* begin Text provided *

I've sended you an email.


----------



## Golden Ears (Jul 18, 2010)

Update.

well.... 

The Apogee Mini DAC... still a great DAC.. is no match for a WADIA 121.

I had the Lynx Studios Hilo, fantastic High frequency sound stage (endless configurations..you might be able to do 5.1 too)...but not as good Male vocals as the Apogee or Wadia..arrrghhh..Deal breaker.

I heard the Metrum HEX...good, but not amazing.

.....recently May 31- June 2 , 2013 I exhibited at T.H.E. Show Newport Beach 
with Chapman. 

I managed to borrow a $7000 MSB Analog DAC, this is in league with the Stahl-Tek Vekian I liked ($20,000). This has an incredible RELAXING sound, that somehow removes the "anxious attack" of digital....and that "grainy chopped discontinuity..." heard in vocals and sustained notes that you hear in digital. The MSB puts you at ease like a good LP vinyl record (have to use all three terms for those not young enough to recognize the solo term LP (LP="long playing"...now...so outdated compared to an endless digital play list). MSB is still not as nice as 12" 45rpm or 7.5" or faster master tape....even if the reviewer said so....

MSB Technology The Analog DAC | AudioStream



But hey...its a long way there.----

Sadly.... dual 24 volt + 12 volt power supplies -highly regulated -complicate ...at least for now, using the MSB in my car....too bad..such a cool piece milled out of a solid slab of Aluminum . I may have to use a pure sine wave inverter to pull it off. Also static electricity can lock up the MSB...so I will need a Uninterruptible power supply to protect it from voltage swings.

I probably will sell both my Wadia 121 and Wadia 860x with GNS statement level upgrade to buy this.


----------



## Golden Ears (Jul 18, 2010)

* end Text provided *

### Work to be completed
Reproduce the passage of the DAC forum post word for word, starting at the words "The Apogee Mini" and stopping after "with Chapman.".

* begin Supplied material *

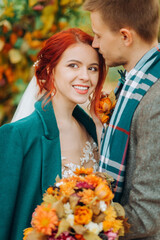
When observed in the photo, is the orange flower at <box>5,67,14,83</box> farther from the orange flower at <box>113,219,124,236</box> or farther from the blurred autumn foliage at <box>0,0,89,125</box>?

* end Supplied material *

### Response to the task
The Apogee Mini DAC... still a great DAC.. is no match for a WADIA 121.

I had the Lynx Studios Hilo, fantastic High frequency sound stage (endless configurations..you might be able to do 5.1 too)...but not as good Male vocals as the Apogee or Wadia..arrrghhh..Deal breaker.

I heard the Metrum HEX...good, but not amazing.

.....recently May 31- June 2 , 2013 I exhibited at T.H.E. Show Newport Beach 
with Chapman.